Blood will be collected from the patient to make LMP/BARF1/EBNA1 (NPC)-specific T cells. To grow NPC-specific T cells we have to use special cells called antigen-presenting cells, which train the patient's T cells to be NPC specific. Antigen presenting cells, so called monocytes or dendritic cells, will be grown/isolated from the patient's blood. In addition, we use a cell line called K562 as antigen-presenting cells that has had genes put inside it, which encourage the patient's T cells to grow. K562 cells are cancer cells. As such, if injected they could cause cancer. The cells have been treated with radiation so they cannot grow.
These antigen-presenting cells are coated with a specially produced mixture of LMP, EBNA1 and BARF protein fragments called peptides. These coated antigen-presenting cells are then used to generate the patient's NPC-specific T cells in the presence of growth factors. To get the DNR to attach to the surface of these NPC-specific T Cells, we also inserted the DNR gene into the NPC-specific T cells (DNR.NPC-specific T cells). This is done with a virus called a retrovirus that has been made for this study. This virus will carry the DNR gene into the cells.
Once we have made sufficient numbers of DNR.NPC-specific T cells we will freeze the cells and test them to make sure they recognize EBV proteins present in NPC.
Patients will get treated with 1) either two doses of DNR.NPC-specific T cells (the second dose will be given 2 weeks after the first dose) or 2)cyclophosphamide and fludarabine for 3 days before receiving the DNR.NPC-specific T cells.
The cyclophosphamide and fludarabine will be given through a needle inserted into a vein or patient's port-a-cath).
The T cells will be thawed and infused through a central line, or through a vein in the patient's arm over 1 to 10 minutes. Patients will be followed in the clinic after the infusion for 1 to 4 hours.
All of the treatments will be given by the Center for Cell and Gene Therapy at Texas Children's Hospital or Houston Methodist Hospital.
Medical tests before treatment:
Before being treated, the patient will receive a series of standard medical tests:
Physical exam Imaging Study Blood tests to measure blood cells, kidney and liver function Measurements of the tumor by routine imaging studies. We will use the imaging study that was used before to follow the patient's tumor: Computer Tomogram (CT), Magnetic Resonance Imaging (MRI), or Positron Emission Tomography (PET/CT)

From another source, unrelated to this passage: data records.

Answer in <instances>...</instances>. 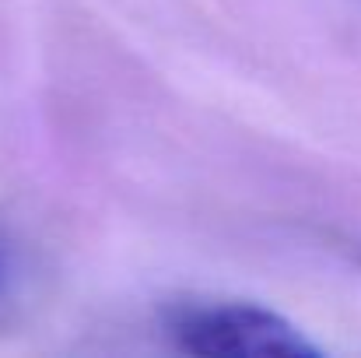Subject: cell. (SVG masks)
<instances>
[{
    "label": "cell",
    "mask_w": 361,
    "mask_h": 358,
    "mask_svg": "<svg viewBox=\"0 0 361 358\" xmlns=\"http://www.w3.org/2000/svg\"><path fill=\"white\" fill-rule=\"evenodd\" d=\"M172 352L197 358H316L319 348L288 316L256 302L176 299L158 313Z\"/></svg>",
    "instance_id": "obj_1"
},
{
    "label": "cell",
    "mask_w": 361,
    "mask_h": 358,
    "mask_svg": "<svg viewBox=\"0 0 361 358\" xmlns=\"http://www.w3.org/2000/svg\"><path fill=\"white\" fill-rule=\"evenodd\" d=\"M4 278H7V246L0 239V285H4Z\"/></svg>",
    "instance_id": "obj_2"
}]
</instances>
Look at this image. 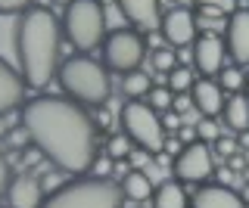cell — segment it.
<instances>
[{
    "instance_id": "cell-29",
    "label": "cell",
    "mask_w": 249,
    "mask_h": 208,
    "mask_svg": "<svg viewBox=\"0 0 249 208\" xmlns=\"http://www.w3.org/2000/svg\"><path fill=\"white\" fill-rule=\"evenodd\" d=\"M88 174H93V177H106V174H112V159L109 156H93V161H90V171Z\"/></svg>"
},
{
    "instance_id": "cell-16",
    "label": "cell",
    "mask_w": 249,
    "mask_h": 208,
    "mask_svg": "<svg viewBox=\"0 0 249 208\" xmlns=\"http://www.w3.org/2000/svg\"><path fill=\"white\" fill-rule=\"evenodd\" d=\"M115 6H119V13L124 16V22H131L140 32L159 28V19H162L159 0H115Z\"/></svg>"
},
{
    "instance_id": "cell-38",
    "label": "cell",
    "mask_w": 249,
    "mask_h": 208,
    "mask_svg": "<svg viewBox=\"0 0 249 208\" xmlns=\"http://www.w3.org/2000/svg\"><path fill=\"white\" fill-rule=\"evenodd\" d=\"M59 3H69V0H59Z\"/></svg>"
},
{
    "instance_id": "cell-1",
    "label": "cell",
    "mask_w": 249,
    "mask_h": 208,
    "mask_svg": "<svg viewBox=\"0 0 249 208\" xmlns=\"http://www.w3.org/2000/svg\"><path fill=\"white\" fill-rule=\"evenodd\" d=\"M22 125L41 156L66 174H88L97 156V125L81 103L41 94L22 106Z\"/></svg>"
},
{
    "instance_id": "cell-6",
    "label": "cell",
    "mask_w": 249,
    "mask_h": 208,
    "mask_svg": "<svg viewBox=\"0 0 249 208\" xmlns=\"http://www.w3.org/2000/svg\"><path fill=\"white\" fill-rule=\"evenodd\" d=\"M122 134H128V140L140 146L146 152H159L165 143V128H162L159 112H153L143 99H128L119 112Z\"/></svg>"
},
{
    "instance_id": "cell-7",
    "label": "cell",
    "mask_w": 249,
    "mask_h": 208,
    "mask_svg": "<svg viewBox=\"0 0 249 208\" xmlns=\"http://www.w3.org/2000/svg\"><path fill=\"white\" fill-rule=\"evenodd\" d=\"M146 59V41L137 28H115L103 37V65L109 72L128 75Z\"/></svg>"
},
{
    "instance_id": "cell-24",
    "label": "cell",
    "mask_w": 249,
    "mask_h": 208,
    "mask_svg": "<svg viewBox=\"0 0 249 208\" xmlns=\"http://www.w3.org/2000/svg\"><path fill=\"white\" fill-rule=\"evenodd\" d=\"M171 99H175V94H171L168 87H150V94L143 96V103L150 106L153 112H168L171 109Z\"/></svg>"
},
{
    "instance_id": "cell-2",
    "label": "cell",
    "mask_w": 249,
    "mask_h": 208,
    "mask_svg": "<svg viewBox=\"0 0 249 208\" xmlns=\"http://www.w3.org/2000/svg\"><path fill=\"white\" fill-rule=\"evenodd\" d=\"M62 28L47 6H28L16 25V56L25 87L41 90L56 78Z\"/></svg>"
},
{
    "instance_id": "cell-27",
    "label": "cell",
    "mask_w": 249,
    "mask_h": 208,
    "mask_svg": "<svg viewBox=\"0 0 249 208\" xmlns=\"http://www.w3.org/2000/svg\"><path fill=\"white\" fill-rule=\"evenodd\" d=\"M196 6H206V10L221 13V16H231L237 10V0H196Z\"/></svg>"
},
{
    "instance_id": "cell-19",
    "label": "cell",
    "mask_w": 249,
    "mask_h": 208,
    "mask_svg": "<svg viewBox=\"0 0 249 208\" xmlns=\"http://www.w3.org/2000/svg\"><path fill=\"white\" fill-rule=\"evenodd\" d=\"M150 199H153V208H187V202H190L181 180H165L159 187H153Z\"/></svg>"
},
{
    "instance_id": "cell-8",
    "label": "cell",
    "mask_w": 249,
    "mask_h": 208,
    "mask_svg": "<svg viewBox=\"0 0 249 208\" xmlns=\"http://www.w3.org/2000/svg\"><path fill=\"white\" fill-rule=\"evenodd\" d=\"M212 174H215V159H212L209 143L190 140L175 156V177L181 183H196V187H199V183H206Z\"/></svg>"
},
{
    "instance_id": "cell-32",
    "label": "cell",
    "mask_w": 249,
    "mask_h": 208,
    "mask_svg": "<svg viewBox=\"0 0 249 208\" xmlns=\"http://www.w3.org/2000/svg\"><path fill=\"white\" fill-rule=\"evenodd\" d=\"M171 109H175V112H187V109H193L190 94H175V99H171Z\"/></svg>"
},
{
    "instance_id": "cell-15",
    "label": "cell",
    "mask_w": 249,
    "mask_h": 208,
    "mask_svg": "<svg viewBox=\"0 0 249 208\" xmlns=\"http://www.w3.org/2000/svg\"><path fill=\"white\" fill-rule=\"evenodd\" d=\"M187 94H190V103H193V109H196L199 115H212V118L221 115L224 90H221V84H218L215 78H196Z\"/></svg>"
},
{
    "instance_id": "cell-12",
    "label": "cell",
    "mask_w": 249,
    "mask_h": 208,
    "mask_svg": "<svg viewBox=\"0 0 249 208\" xmlns=\"http://www.w3.org/2000/svg\"><path fill=\"white\" fill-rule=\"evenodd\" d=\"M187 208H249L237 190L228 183H199L196 192L190 196Z\"/></svg>"
},
{
    "instance_id": "cell-30",
    "label": "cell",
    "mask_w": 249,
    "mask_h": 208,
    "mask_svg": "<svg viewBox=\"0 0 249 208\" xmlns=\"http://www.w3.org/2000/svg\"><path fill=\"white\" fill-rule=\"evenodd\" d=\"M31 0H0V16H13V13H25Z\"/></svg>"
},
{
    "instance_id": "cell-22",
    "label": "cell",
    "mask_w": 249,
    "mask_h": 208,
    "mask_svg": "<svg viewBox=\"0 0 249 208\" xmlns=\"http://www.w3.org/2000/svg\"><path fill=\"white\" fill-rule=\"evenodd\" d=\"M193 81H196V78H193V72L187 65H175L168 72V90H171V94H187V90L193 87Z\"/></svg>"
},
{
    "instance_id": "cell-34",
    "label": "cell",
    "mask_w": 249,
    "mask_h": 208,
    "mask_svg": "<svg viewBox=\"0 0 249 208\" xmlns=\"http://www.w3.org/2000/svg\"><path fill=\"white\" fill-rule=\"evenodd\" d=\"M240 196H243V202L249 205V183H246V187H243V190H240Z\"/></svg>"
},
{
    "instance_id": "cell-4",
    "label": "cell",
    "mask_w": 249,
    "mask_h": 208,
    "mask_svg": "<svg viewBox=\"0 0 249 208\" xmlns=\"http://www.w3.org/2000/svg\"><path fill=\"white\" fill-rule=\"evenodd\" d=\"M124 192L109 177H75L44 196L41 208H122Z\"/></svg>"
},
{
    "instance_id": "cell-11",
    "label": "cell",
    "mask_w": 249,
    "mask_h": 208,
    "mask_svg": "<svg viewBox=\"0 0 249 208\" xmlns=\"http://www.w3.org/2000/svg\"><path fill=\"white\" fill-rule=\"evenodd\" d=\"M224 50L237 65L249 63V10L237 6L224 25Z\"/></svg>"
},
{
    "instance_id": "cell-13",
    "label": "cell",
    "mask_w": 249,
    "mask_h": 208,
    "mask_svg": "<svg viewBox=\"0 0 249 208\" xmlns=\"http://www.w3.org/2000/svg\"><path fill=\"white\" fill-rule=\"evenodd\" d=\"M25 81L16 68L0 56V118L25 106Z\"/></svg>"
},
{
    "instance_id": "cell-10",
    "label": "cell",
    "mask_w": 249,
    "mask_h": 208,
    "mask_svg": "<svg viewBox=\"0 0 249 208\" xmlns=\"http://www.w3.org/2000/svg\"><path fill=\"white\" fill-rule=\"evenodd\" d=\"M190 50H193V65H196V72L202 78H215L224 68L228 50H224V41L218 34H199L196 41L190 44Z\"/></svg>"
},
{
    "instance_id": "cell-31",
    "label": "cell",
    "mask_w": 249,
    "mask_h": 208,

Medical tests during and after treatment:
The patient will receive standard medical tests when they are getting the infusions and after:
Physical exams Blood tests to measure blood cells, kidney and liver function Imaging study 8 weeks after the 1st T-cell infusion(for patients receiving only DNR.NPC-specific T cells ) or Imaging study 6 weeks after the T-cell infusion (for patients receiving fludarabine and cyclophosphamide before DNR.NPC-specific T-cell infusion).
To learn more about the way the DNR.NPC-specific T cells are working and how long they last in the body, an extra 60ml or 3ml/kg of body weight of blood (whichever is less) will be taken pre-chemotherapy (for the patients receiving chemotherapy), on the day of the T-cell infusion (before and at the end of the T-cell infusion), 1, 2, 3, 4. 6, and 8 weeks( the last time point only for patients receiving DNR.NPC-specific T-cells only) after the T-cell infusion and every 3 months for 1 year, every 6 months for 4 years, then yearly for a total of 15 years. One additional blood sample might be drawn 3 to 4 days post the 1st T-cell infusion; this is optional. This volume is considered safe, but may be decreased if the patient is anemic. In addition to the blood tests, the patient will receive 2 imaging studies as stated above.
During the time points listed above, if the DNR.NPC-specific T cells are found in patient's blood at a certain amount an extra 5ml of blood may need to be collected for additional testing.